WORK ORDER
From the semiconductor package text below, reproduce word for word the stretch that starts at the words "The present disclosure" and stops after "other electronic components.".

SUPPLIED TEXT

━━━━━━━━━━━━━━━━━━━━

SEMICONDUCTOR PACKAGE STRUCTURE

Abstract

A semiconductor package structure includes a substrate, a chip, and an encapsulant. The chip is disposed on the substrate. The encapsulant is disposed on the substrate and covers the chip. The encapsulant has a top surface away from the substrate and at least one protruding strip protruding from the top surface.

Description

CROSS-REFERENCE TO RELATED APPLICATION

This application claims the priority benefit of Taiwan application Ser. No. 108112107, filed on Apr. 8, 2019. The entirety of the above-mentioned patent application is hereby incorporated by reference herein and made a part of this specification.

BACKGROUND

Field of the Disclosure

The present disclosure relates to a package structure, and more particularly to a semiconductor package structure.

Description of Related Art

FIG. 1 is a schematic perspective view of a conventional semiconductor package structure, please refer to FIG. 1. A conventional semiconductor package structure 10 includes a chip 20, an encapsulant 30, and a substrate 40. The chip 20 is electrically connected to the substrate 40, and the encapsulant 30 covers the chip 20 such that the chip 20 is stably disposed on the substrate 40. Solder balls are disposed at the bottom of the substrate 40 such that the substrate 40 is electrically connected to other electronic components.

In general, the encapsulant 30 is typically made of Epoxy Molding Compounds (EMC), which is a thermosetting encapsulant material (colloid) commonly used in IC packaging processes, and generates cross-linking reaction as the temperature increases in the filling process of the encapsulant 30. When the cross-linking reaction proceeds to a certain stage, the encapsulant 30 will be cured, rendering the product better mechanical properties and stability. However, the encapsulant 30 is often not fully cured after the encapsulant 30 is completely filled. Therefore, a post-mold cure process is often performed to promote complete curing of the encapsulant 30. Baking is one of the common post-mold cure methods, through which the encapsulant 30 is cooled after it is fully cured. In the process, since the volume of the encapsulant 30 may shrink due to the cross-linking reaction, and the coefficients of thermal expansion of various components are different, residual stress is generated under the influence of temperature change, which generates a corresponding displacement deformation and thus a warpage is caused as shown in FIG. 1. If the amount of deformation is too large, it may cause damage to the electronic components and increase the difficulty of the manufacturing process.

━━━━━━━━━━━━━━━━━━━━

AVAILABLE DATA
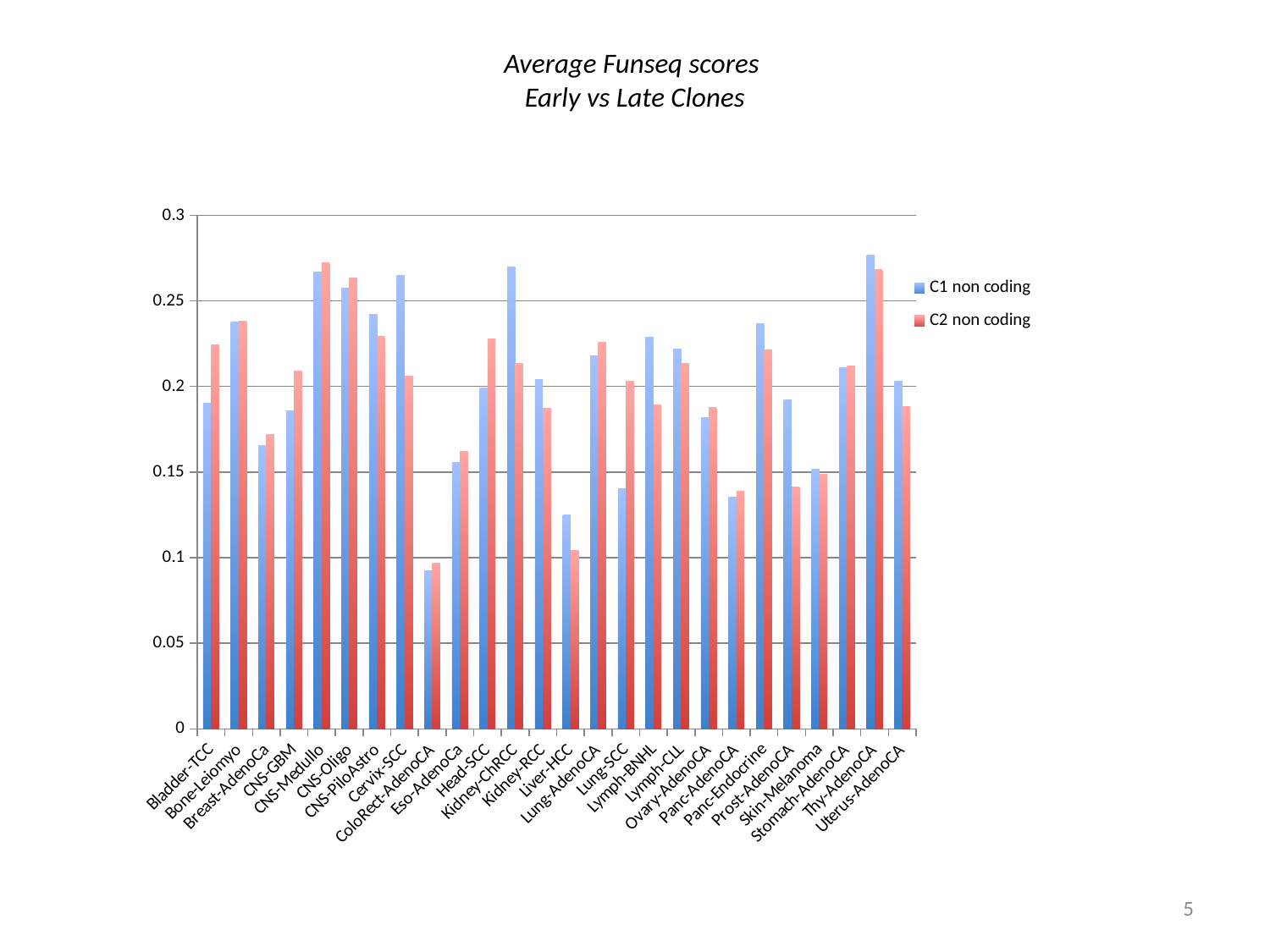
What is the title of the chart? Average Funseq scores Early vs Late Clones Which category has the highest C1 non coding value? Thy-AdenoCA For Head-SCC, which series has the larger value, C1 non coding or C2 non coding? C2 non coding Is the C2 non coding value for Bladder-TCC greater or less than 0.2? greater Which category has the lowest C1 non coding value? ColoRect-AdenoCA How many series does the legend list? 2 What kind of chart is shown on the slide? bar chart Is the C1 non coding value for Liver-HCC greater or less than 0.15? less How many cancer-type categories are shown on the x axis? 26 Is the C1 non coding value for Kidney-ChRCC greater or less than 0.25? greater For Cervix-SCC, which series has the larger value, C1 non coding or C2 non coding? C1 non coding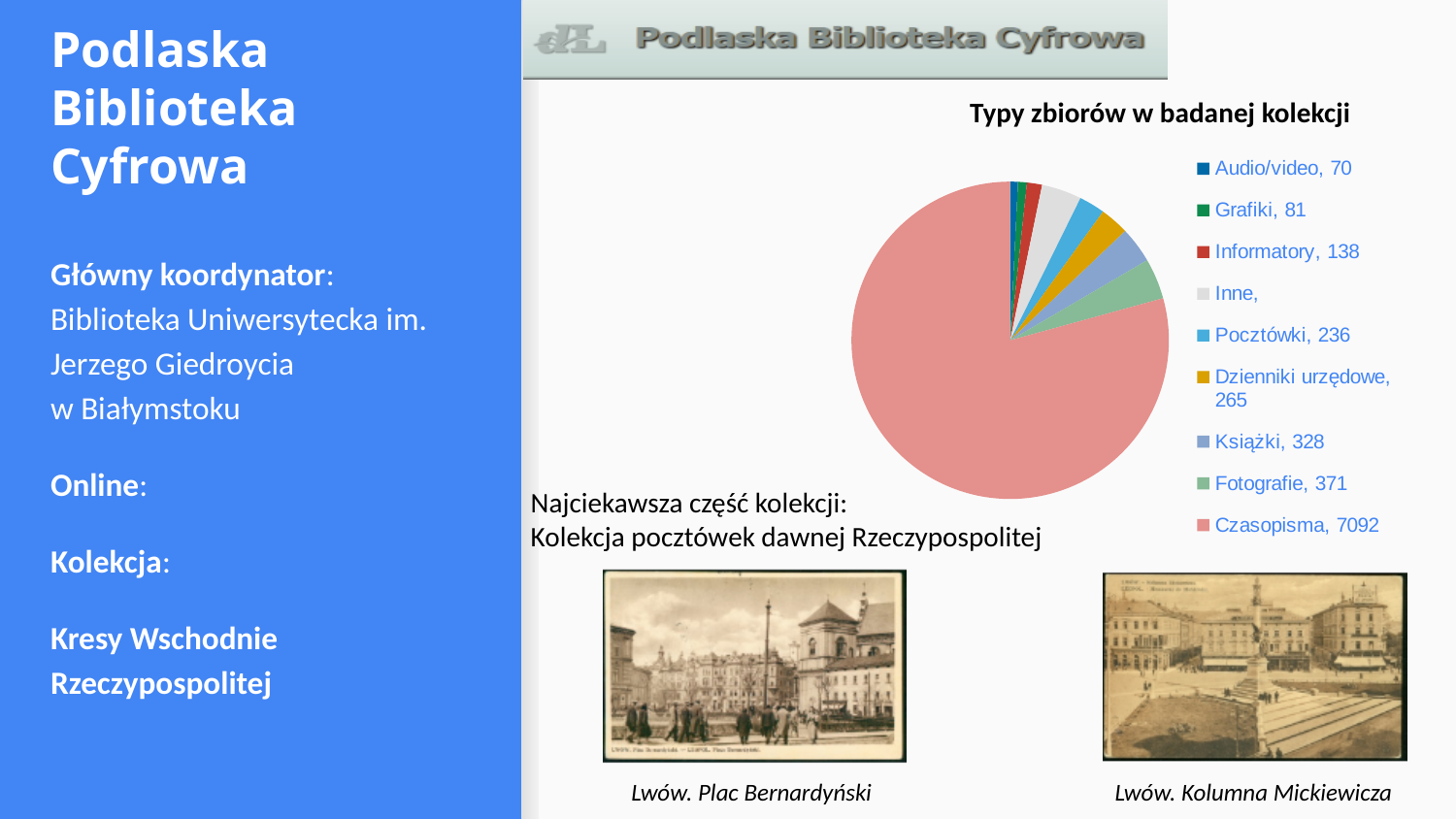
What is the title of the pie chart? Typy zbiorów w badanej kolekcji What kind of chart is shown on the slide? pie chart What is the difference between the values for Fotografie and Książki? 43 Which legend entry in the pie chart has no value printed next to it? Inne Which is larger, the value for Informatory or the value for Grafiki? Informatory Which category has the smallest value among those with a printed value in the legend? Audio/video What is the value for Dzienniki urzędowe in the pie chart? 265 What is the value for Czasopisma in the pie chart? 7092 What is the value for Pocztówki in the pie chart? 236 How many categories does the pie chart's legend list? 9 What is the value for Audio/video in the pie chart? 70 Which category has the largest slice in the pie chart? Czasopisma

━━━━━━━━━━━━━━━━━━━━

EXERCISE ANSWER
The present disclosure relates to a package structure, and more particularly to a semiconductor package structure.

Description of Related Art

FIG. 1 is a schematic perspective view of a conventional semiconductor package structure, please refer to FIG. 1. A conventional semiconductor package structure 10 includes a chip 20, an encapsulant 30, and a substrate 40. The chip 20 is electrically connected to the substrate 40, and the encapsulant 30 covers the chip 20 such that the chip 20 is stably disposed on the substrate 40. Solder balls are disposed at the bottom of the substrate 40 such that the substrate 40 is electrically connected to other electronic components.